Aisin-Gioro Mianqin (; 1768 – 1820) was Qing dynasty imperial prince and Qianlong Emperor's grandson.

Life 
Mianqin was born as the eldest son of Yongxing and his primary consort, lady Fuca, niece of Empress Xiaoxianchun (daughter of empress' youngest brother, Fuheng). 

Initially Mianqin held a title of lesser bulwark duke.  In 1796, his second son Yilun, was adopted into Prince Lü peerage due to childlessness of Yongcheng's son, Mianhui. In 1802, he was promoted to beile.  He became an only heir apparent of the Prince Cheng peerage, because his brothers Miansi and Mianyi were adopted by childless imperial princes, such as Yongzhang or Yongji.  His mother died in November 1813.

Mianqin was posthumously granted a title of Prince Cheng of the Second Rank in 1820. He was succeeded by his eldest son, Yishou.

Family 

 Primary consort, of the Wumi clan (嫡福晋 乌密氏)
 Prince Cheng of the Second Rank Yishou (成郡王 奕绶), first son
Seventh son
 Secondary consort, of the Zhaojia clan (侧福晋 赵佳氏)

### [Information shown]
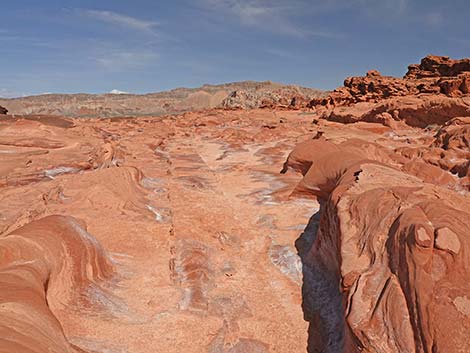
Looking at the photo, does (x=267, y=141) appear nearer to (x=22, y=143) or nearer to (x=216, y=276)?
(x=22, y=143)

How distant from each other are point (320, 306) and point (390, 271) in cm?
181

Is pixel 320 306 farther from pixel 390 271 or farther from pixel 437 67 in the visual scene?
pixel 437 67

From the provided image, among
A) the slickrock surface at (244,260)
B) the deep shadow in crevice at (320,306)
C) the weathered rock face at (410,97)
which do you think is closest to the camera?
the slickrock surface at (244,260)

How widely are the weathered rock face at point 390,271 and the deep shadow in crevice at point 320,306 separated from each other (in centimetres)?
2

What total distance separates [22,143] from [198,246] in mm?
14589

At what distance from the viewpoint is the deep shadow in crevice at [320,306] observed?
5.35 metres

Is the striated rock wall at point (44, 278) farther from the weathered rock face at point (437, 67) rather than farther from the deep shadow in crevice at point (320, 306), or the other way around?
the weathered rock face at point (437, 67)

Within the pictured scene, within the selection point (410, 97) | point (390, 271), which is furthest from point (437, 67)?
point (390, 271)

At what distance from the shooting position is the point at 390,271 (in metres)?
4.70

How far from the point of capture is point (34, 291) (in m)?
4.84

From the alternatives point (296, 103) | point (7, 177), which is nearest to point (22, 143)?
point (7, 177)

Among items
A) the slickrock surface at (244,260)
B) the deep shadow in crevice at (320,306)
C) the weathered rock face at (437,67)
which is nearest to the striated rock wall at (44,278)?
the slickrock surface at (244,260)

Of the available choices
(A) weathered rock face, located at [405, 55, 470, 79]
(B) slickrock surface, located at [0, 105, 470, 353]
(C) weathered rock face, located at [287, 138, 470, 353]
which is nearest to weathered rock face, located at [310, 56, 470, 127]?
(A) weathered rock face, located at [405, 55, 470, 79]

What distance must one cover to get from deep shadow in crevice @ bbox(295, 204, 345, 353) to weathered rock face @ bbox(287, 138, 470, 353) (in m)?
0.02
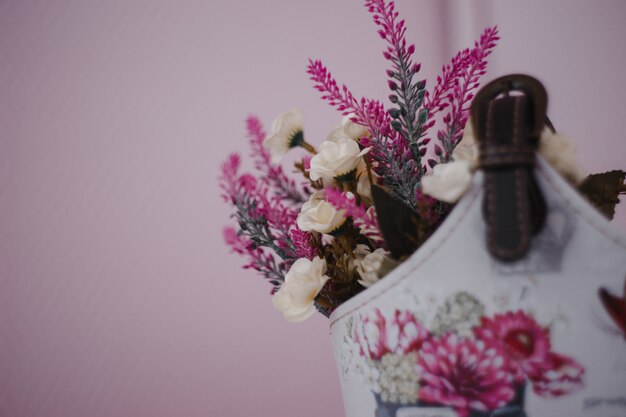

### [Exercise objective]
Reproduce the passage in the article on Mianqin from "Aisin-Gioro Mianqin (;" up to and including "eldest son, Yishou.".

### [Solution to this exercise]
Aisin-Gioro Mianqin (; 1768 – 1820) was Qing dynasty imperial prince and Qianlong Emperor's grandson.

Life 
Mianqin was born as the eldest son of Yongxing and his primary consort, lady Fuca, niece of Empress Xiaoxianchun (daughter of empress' youngest brother, Fuheng). 

Initially Mianqin held a title of lesser bulwark duke.  In 1796, his second son Yilun, was adopted into Prince Lü peerage due to childlessness of Yongcheng's son, Mianhui. In 1802, he was promoted to beile.  He became an only heir apparent of the Prince Cheng peerage, because his brothers Miansi and Mianyi were adopted by childless imperial princes, such as Yongzhang or Yongji.  His mother died in November 1813.

Mianqin was posthumously granted a title of Prince Cheng of the Second Rank in 1820. He was succeeded by his eldest son, Yishou.